Díaz had named a non-negotiable price for her trove and given Bern the details of an account set up solely to receive those funds. As soon as the first tranche was safely deposited, Díaz would commence sharing all she knew. But Bern needed Vaughn to okay the transfer. This, in the environs of a soon-to-be-immolated produce warehouse, he was proving reluctant to do.
“How can we be sure she’s straight?” Vaughn asked.
Vaughn was consuming a clementine, segmented and laid out on its peel. He ate methodically, chewing each piece for what seemed to Bern like precisely the same number of seconds, but with no obvious relish. Vaughn had contracted COVID in the early days of the pandemic, and his taste buds still hadn’t fully recovered. Bern knew it had made Vaughn depressed, which might have affected his judgment and contributed to the current havoc.
“She knew your name,” said Bern. “Urrea’s associates are talking about you. She wouldn’t have approached us otherwise.”
“Or she figures we’re desperate and can be played.”
“She’s at least as desperate as we are,” said Bern. “We’ve both dealt with el Amante. If she doesn’t get out of there, she’s a dead woman.”
El Amante was the nickname given to Urrea’s lieutenant and Díaz’s nemesis. It was what passed for humor in the Mexican underworld, referring to a compulsive rapist as “the Lover.” Maybe, Bern reflected, el Violador was taken. There certainly wasn’t any shortage of candidates for the title.
“But a hundred thousand dollars?” Vaughn continued.
He finished the clementine, tossed the peel in a garbage can, and wiped his hands on the pleats of his tan trousers. Bern spotted what he thought might be a urine stain beside the fly. Vaughn was letting himself go, though it wasn’t for Bern to point this out. It might have been easier if Vaughn still had a wife to attend to his domestic needs.
“A quarter up front,” said Bern, “and the rest in escrow, to be released once we’re satisfied with the material.”
“It’s still twenty-five thousand in advance.”
Bern was growing impatient. Only a couple of years earlier, Vaughn would have dropped $25K on updating his summer wardrobe, and regarded a conversation like this as quibbling over nickels and dimes.
“We need to know exactly where the threat is coming from,” said Bern. “Right now we’re in the dark, waiting to be hit.”
“If Díaz screws us over, do we have anything to use against her?”

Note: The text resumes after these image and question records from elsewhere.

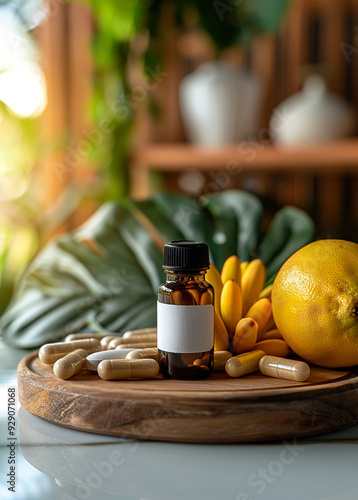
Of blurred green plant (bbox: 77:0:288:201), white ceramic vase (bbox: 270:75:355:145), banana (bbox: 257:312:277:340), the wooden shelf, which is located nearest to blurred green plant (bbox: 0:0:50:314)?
blurred green plant (bbox: 77:0:288:201)

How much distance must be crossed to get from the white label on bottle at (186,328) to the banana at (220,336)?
0.19ft

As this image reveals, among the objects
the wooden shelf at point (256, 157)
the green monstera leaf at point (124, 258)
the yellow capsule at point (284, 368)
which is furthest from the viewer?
the wooden shelf at point (256, 157)

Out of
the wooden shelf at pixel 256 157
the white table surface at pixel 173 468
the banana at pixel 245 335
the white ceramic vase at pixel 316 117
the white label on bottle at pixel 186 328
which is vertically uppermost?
the white ceramic vase at pixel 316 117

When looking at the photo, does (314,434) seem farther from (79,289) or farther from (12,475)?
(79,289)

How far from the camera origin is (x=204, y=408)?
1.74 feet

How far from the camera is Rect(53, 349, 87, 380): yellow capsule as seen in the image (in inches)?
23.4

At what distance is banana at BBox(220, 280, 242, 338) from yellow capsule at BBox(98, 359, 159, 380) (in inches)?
4.7

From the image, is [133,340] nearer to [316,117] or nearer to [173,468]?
[173,468]

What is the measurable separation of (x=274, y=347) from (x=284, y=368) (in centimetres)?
7

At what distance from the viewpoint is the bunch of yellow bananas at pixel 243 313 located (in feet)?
2.15

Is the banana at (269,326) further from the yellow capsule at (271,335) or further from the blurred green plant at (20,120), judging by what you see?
the blurred green plant at (20,120)

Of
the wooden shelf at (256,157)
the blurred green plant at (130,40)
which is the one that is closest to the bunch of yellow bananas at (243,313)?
the wooden shelf at (256,157)

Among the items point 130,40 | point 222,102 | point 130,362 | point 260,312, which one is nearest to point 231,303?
point 260,312

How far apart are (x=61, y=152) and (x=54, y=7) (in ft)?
1.72
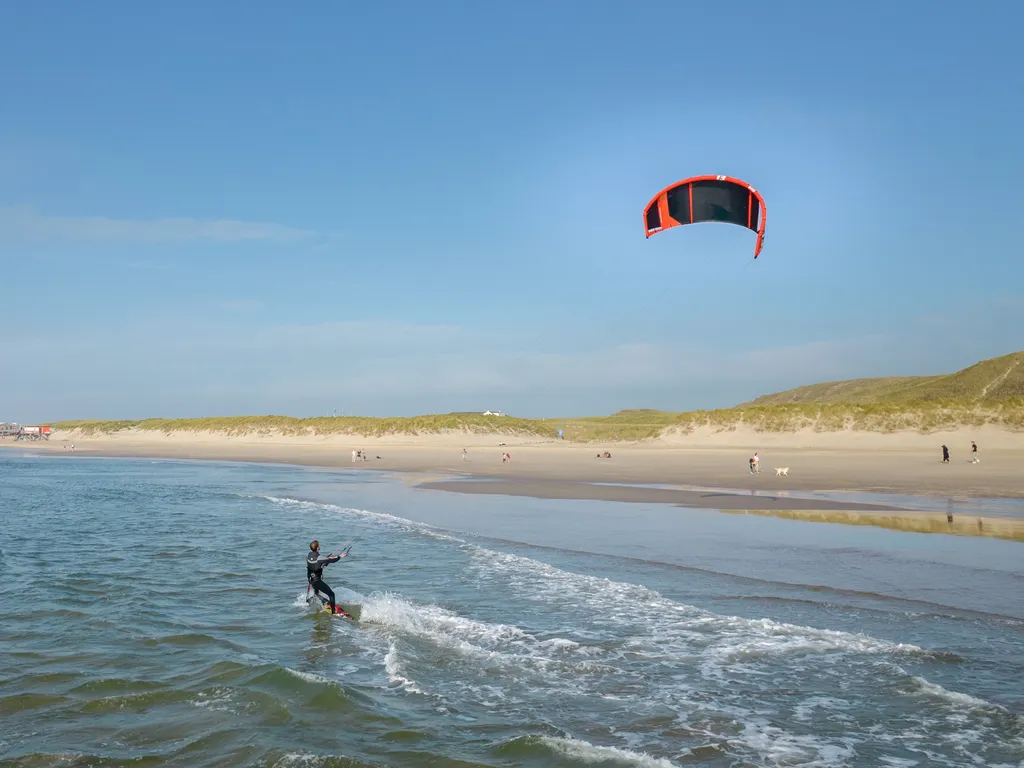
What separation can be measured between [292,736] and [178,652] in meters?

“She has a mother and a younger sister, but they’ll vanish with her. She can’t leave them for el Amante. If Díaz is as bright as she seems, she’ll have tried to hide her snooping at the bank, but if she’s that bright, she’ll also know how hard it will be to eliminate all traces. When she drops out of sight, her employers may initially put it down to the threat of el Amante, but you can be sure they’ll also review her recent activities. Whatever dangling ends she’s left, they’ll find, and Urrea will be informed.”
Vaughn scowled.
“So she and her family are dead, no matter what she does,” he said. “Another reason not to give her our money.”
Bern wanted to grab Vaughn by the hair and beat his head against the table.
You fucking infant. You child. All this is because of your recklessness, your covetousness—
Bern took a deep breath.
“We need what she’s offering,” he said, “and she has a vested interest in ensuring we’re satisfied. If Urrea goes down, so does el Amante. She wants us to succeed. It’s the best hope she has for staying alive.”
Vaughn was silent for a while longer before nodding.
“Then do it,” he said, finally. “Give the bitch her money.”